3.3 Sampling Information
Pollutant sampling can be an instantaneous snapshot, such as a satellite photo, or represent temporal averages, at a fixed location, or a spatial average, such as a sample collected on an aircraft. Distinct sample collection, regardless of platform, shares some of the same data characteristics (height, location, time, duration, etc.), while satellite photos, are a rather unique product for model verification, and may be associated with some subjectivity in their interpretation due the different kind of information that may be extracted from the data. There are bound to be problems in this area.
Although consistency is very important, it remains to be seen whether it is 100 per cent achievable. Standards need to be established as to when zeroes are to be regarded as significant and included in the archive. Some experiments may report as much as 80-90 per cent of the observations as zero if they are away from the center of the plume. Missing information must be distinguished from zero readings.
3.3.1 Fixed or mobile platform samples
To maintain a certain consistency in data format between sampling platforms, although at a cost of redundancy, each sample should be identified on a unique record which contains date, time, location, height, concentration data. In this way both fixed ground-level sampling locations and samples collected on aircraft can be merged into a single database structure.
3.3.2 Satellite photos
There are several problems associated with using satellite photos: retrieval from archives, multiple channels, large data volume per photograph, and quantitative interpretation of the pollutant cloud dimensions.
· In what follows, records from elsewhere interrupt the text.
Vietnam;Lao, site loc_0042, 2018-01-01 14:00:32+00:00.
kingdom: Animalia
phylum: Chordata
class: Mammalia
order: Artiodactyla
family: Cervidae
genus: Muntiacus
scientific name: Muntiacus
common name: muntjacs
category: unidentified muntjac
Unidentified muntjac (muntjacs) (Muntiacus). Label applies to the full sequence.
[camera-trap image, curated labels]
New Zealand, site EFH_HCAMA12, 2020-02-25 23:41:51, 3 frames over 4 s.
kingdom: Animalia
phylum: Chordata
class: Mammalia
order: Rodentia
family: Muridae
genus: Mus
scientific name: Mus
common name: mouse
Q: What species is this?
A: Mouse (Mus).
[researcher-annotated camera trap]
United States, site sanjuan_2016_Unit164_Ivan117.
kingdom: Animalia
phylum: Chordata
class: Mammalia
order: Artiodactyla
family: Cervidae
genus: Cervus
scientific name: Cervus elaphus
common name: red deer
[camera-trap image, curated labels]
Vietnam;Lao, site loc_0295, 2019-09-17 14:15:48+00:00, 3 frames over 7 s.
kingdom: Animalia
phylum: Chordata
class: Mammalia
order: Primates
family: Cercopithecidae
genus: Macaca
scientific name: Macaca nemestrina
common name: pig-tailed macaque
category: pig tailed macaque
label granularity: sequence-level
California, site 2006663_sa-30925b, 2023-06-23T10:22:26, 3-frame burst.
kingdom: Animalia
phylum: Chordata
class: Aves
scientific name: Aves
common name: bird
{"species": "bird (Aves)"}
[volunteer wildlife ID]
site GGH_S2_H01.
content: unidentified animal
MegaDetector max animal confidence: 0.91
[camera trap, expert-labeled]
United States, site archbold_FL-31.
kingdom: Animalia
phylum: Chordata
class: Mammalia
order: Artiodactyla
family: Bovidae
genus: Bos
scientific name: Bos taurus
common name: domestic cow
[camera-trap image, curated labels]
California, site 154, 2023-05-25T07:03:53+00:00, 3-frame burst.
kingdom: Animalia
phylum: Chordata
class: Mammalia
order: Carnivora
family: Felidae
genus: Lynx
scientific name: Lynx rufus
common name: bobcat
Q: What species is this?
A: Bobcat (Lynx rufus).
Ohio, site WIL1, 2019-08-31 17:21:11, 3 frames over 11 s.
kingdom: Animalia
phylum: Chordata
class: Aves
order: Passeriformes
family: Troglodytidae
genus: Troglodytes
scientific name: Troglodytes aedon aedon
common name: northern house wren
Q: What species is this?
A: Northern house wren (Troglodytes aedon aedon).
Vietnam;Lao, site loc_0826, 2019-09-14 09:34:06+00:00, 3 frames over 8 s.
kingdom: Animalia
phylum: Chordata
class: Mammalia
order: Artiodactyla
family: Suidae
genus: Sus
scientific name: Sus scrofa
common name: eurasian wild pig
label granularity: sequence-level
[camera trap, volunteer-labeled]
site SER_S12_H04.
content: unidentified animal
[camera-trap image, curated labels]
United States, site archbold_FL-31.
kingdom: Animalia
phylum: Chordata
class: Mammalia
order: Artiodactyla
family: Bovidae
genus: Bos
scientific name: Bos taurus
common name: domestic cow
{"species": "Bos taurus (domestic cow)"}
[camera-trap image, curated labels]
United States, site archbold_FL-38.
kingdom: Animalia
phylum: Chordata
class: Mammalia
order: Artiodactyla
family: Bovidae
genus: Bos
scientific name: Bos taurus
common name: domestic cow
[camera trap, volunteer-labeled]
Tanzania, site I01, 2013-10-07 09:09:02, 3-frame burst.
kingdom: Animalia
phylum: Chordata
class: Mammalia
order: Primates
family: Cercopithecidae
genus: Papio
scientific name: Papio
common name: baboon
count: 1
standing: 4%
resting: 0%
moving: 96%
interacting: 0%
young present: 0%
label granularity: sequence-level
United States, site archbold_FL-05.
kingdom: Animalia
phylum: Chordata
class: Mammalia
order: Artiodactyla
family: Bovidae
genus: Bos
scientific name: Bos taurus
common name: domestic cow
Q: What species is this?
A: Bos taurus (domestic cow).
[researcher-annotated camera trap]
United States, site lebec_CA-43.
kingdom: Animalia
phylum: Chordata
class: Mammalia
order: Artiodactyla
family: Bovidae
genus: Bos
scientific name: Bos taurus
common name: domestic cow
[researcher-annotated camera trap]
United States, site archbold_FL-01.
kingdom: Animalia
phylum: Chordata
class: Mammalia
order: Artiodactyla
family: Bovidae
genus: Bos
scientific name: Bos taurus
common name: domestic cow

All the images should be converted to a standard geographic projection that can easily be matched to model output. In general these data would only be used for verification of volcanic eruptions and smoke from large scale fires. There are still many uncertainties associated with the use of these data. For instance, how the model outputs be quantified and compared with the images, how the models define the edge of the image, and should the satellite images be processed and only vectors defining the plume be saved to the archive? It is not clear that sufficient consensus exists to create a uniform database from these images. Although it is tempting to dismiss the satellite archive as too complicated to deal with in the initial phases of such a project, the sheer number of different events that could be simulated and the uniqueness and relevance of the data to the aviation industry, suggest that perhaps a corresponding verification development using the satellite archives should be considered. New satellite coming on-line will provide more quantitative aerosol measurements and could provide sufficient complementary information to properly utilize the older archives.
3.3.3 Non-conventional
For some reported experiments only derived data may be available such as plume widths as a function of distance, rather than air concentrations. Other data may include deposition, which
may have been derived from many different measurement methods and over different accumulation periods at each location. These experiments will have to be evaluated on a case-to-case basis to determine their suitability for inclusion in the larger archive.